Thread: Export user visible function to make use of convert_to_scalar

Export user visible function to make use of convert_to_scalar

From
Gregory Stark
Date:
Attached is a patch which implements, as discussed briefly on -hackers, a
user-visible function to get at the information that convert_to_scalar uses to
generate selectivity estimates.

The main use case for this is for tools such as pgadmin which want to make
sense of the histograms, they need to know where and how tall to draw each
region of the histogram.

I didn't add any documentation because I couldn't find a reasonable place to
put such a low level function. I don't think we would want to encourage
applications to use it unless they're trying to work with statistics tables
anyways so documenting it on the comparison operators page -- the only page
where it seems it would make sense -- would be a bad idea.


--
  Gregory Stark
  EnterpriseDB          http://www.enterprisedb.com

Attachment

Re: Export user visible function to make use of convert_to_scalar

From
Tom Lane
Date:
Gregory Stark <stark@enterprisedb.com> writes:
> Attached is a patch which implements, as discussed briefly on -hackers, a
> user-visible function to get at the information that convert_to_scalar uses to
> generate selectivity estimates.

This is an astonishingly bad idea, as it exposes and thereby sets in
stone one of the worst, most in-need-of-rethinking areas in selfuncs.c.

> I didn't add any documentation because I couldn't find a reasonable place to
> put such a low level function.

No kidding.

> I don't think we would want to encourage
> applications to use it

The way to not encourage it is to not provide it.

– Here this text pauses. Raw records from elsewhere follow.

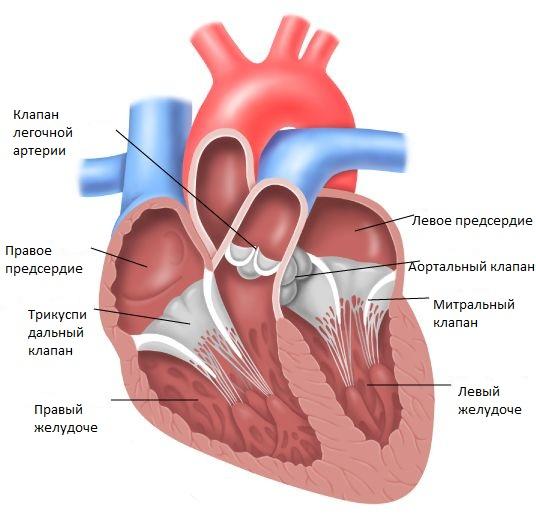 Порок сердца симптомы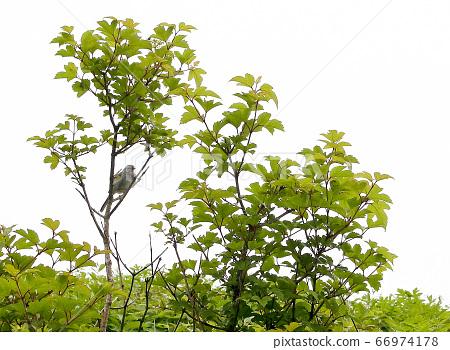 Wild Bird Hototogisu 66974178
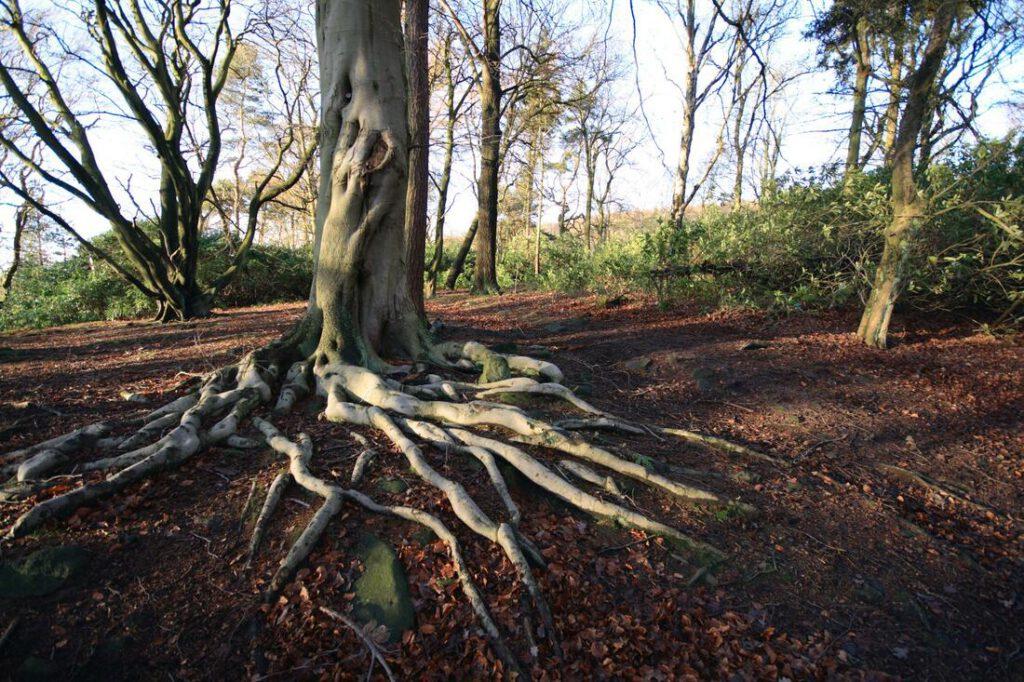 arlington-foundation-repair-root-barrier-1_orig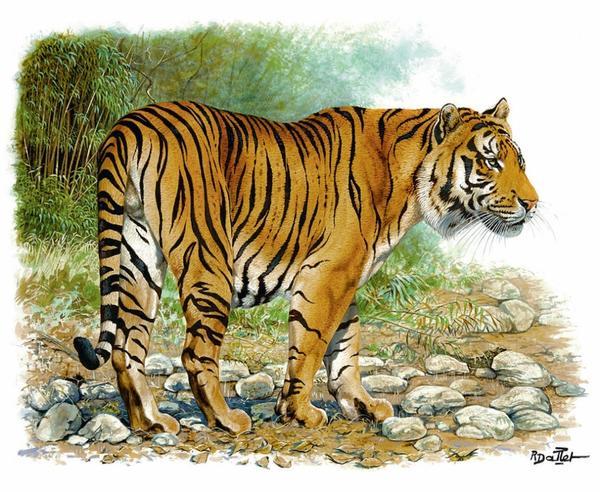 为促进保护大型猫科动物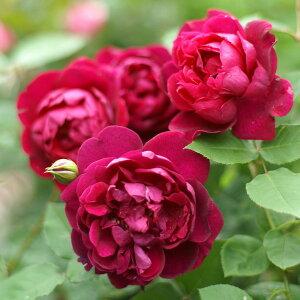 【バラ苗】 アンダーザローズ (UR黒赤) 国産苗 新苗 6号鉢植え品 ○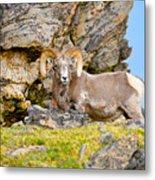 Bighorn Sheep Metal Print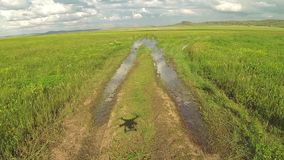 Aerial drone landing at the grass road in steppe of Kazakhstan stock footage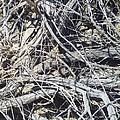 Tangled Desert Cedar  by The GYPSY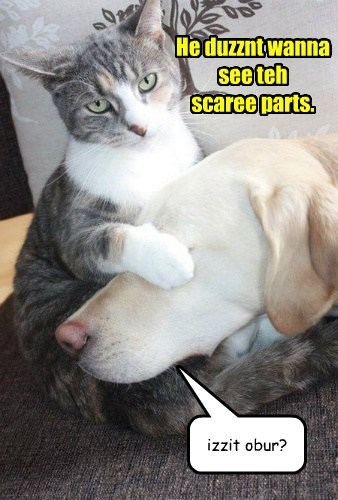 He duzznt wanna see teh scaree parts. izzit obur?
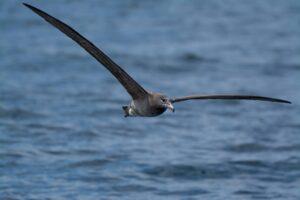 Black-footed Albatross, Monterey Bay, by Mark Haywood
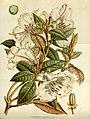Flore des serres et des jardins de l'Europe (8594752819).jpg
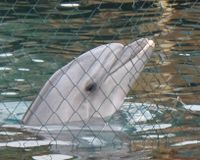 Free the Captive Dolphins in Turkey - The Petition Site | Earth Island Institute Philippines | Scoop.it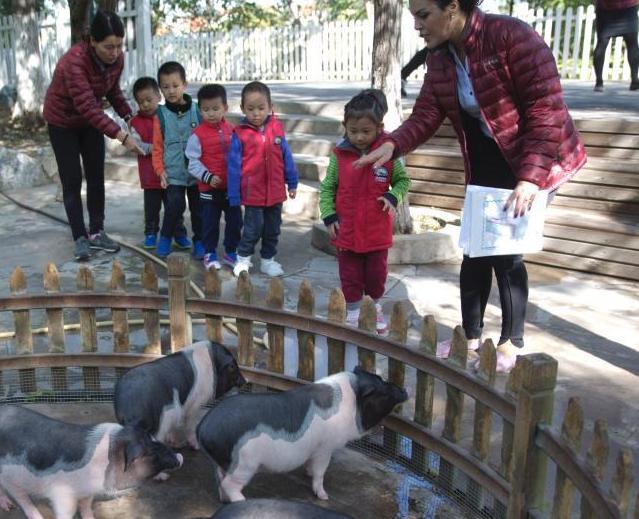北京一某幼儿园建动物园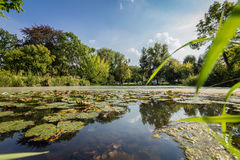 Small Pond with lily pads Royalty Free Stock Photos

            regards, tom lane

Re: Export user visible function to make use of convert_to_scalar

From
Gregory Stark
Date:
"Tom Lane" <tgl@sss.pgh.pa.us> writes:

> Gregory Stark <stark@enterprisedb.com> writes:
>> Attached is a patch which implements, as discussed briefly on -hackers, a
>> user-visible function to get at the information that convert_to_scalar uses to
>> generate selectivity estimates.
>
> This is an astonishingly bad idea, as it exposes and thereby sets in
> stone one of the worst, most in-need-of-rethinking areas in selfuncs.c.

No, it sets in stone only the concept that at some point somehow we'll have to
come up with an estimate of where a value lies in a range. That's inevitable
if we hope to be able to make any kind of useful estimates at all. How the
internals go about doing it isn't set in stone at all.

What it seems ought to happen here eventually is that each scalar type should
provide a function to implement convert_to_scalar for itself. That would let
new user-defined functions implement the function as appropriate.

> The way to not encourage it is to not provide it.

Well _some_ applications do need to use it. Applications which provide a
graphic view of the pg_statistics information. How would you suggest drawing a
chart of histogram values without access to this information?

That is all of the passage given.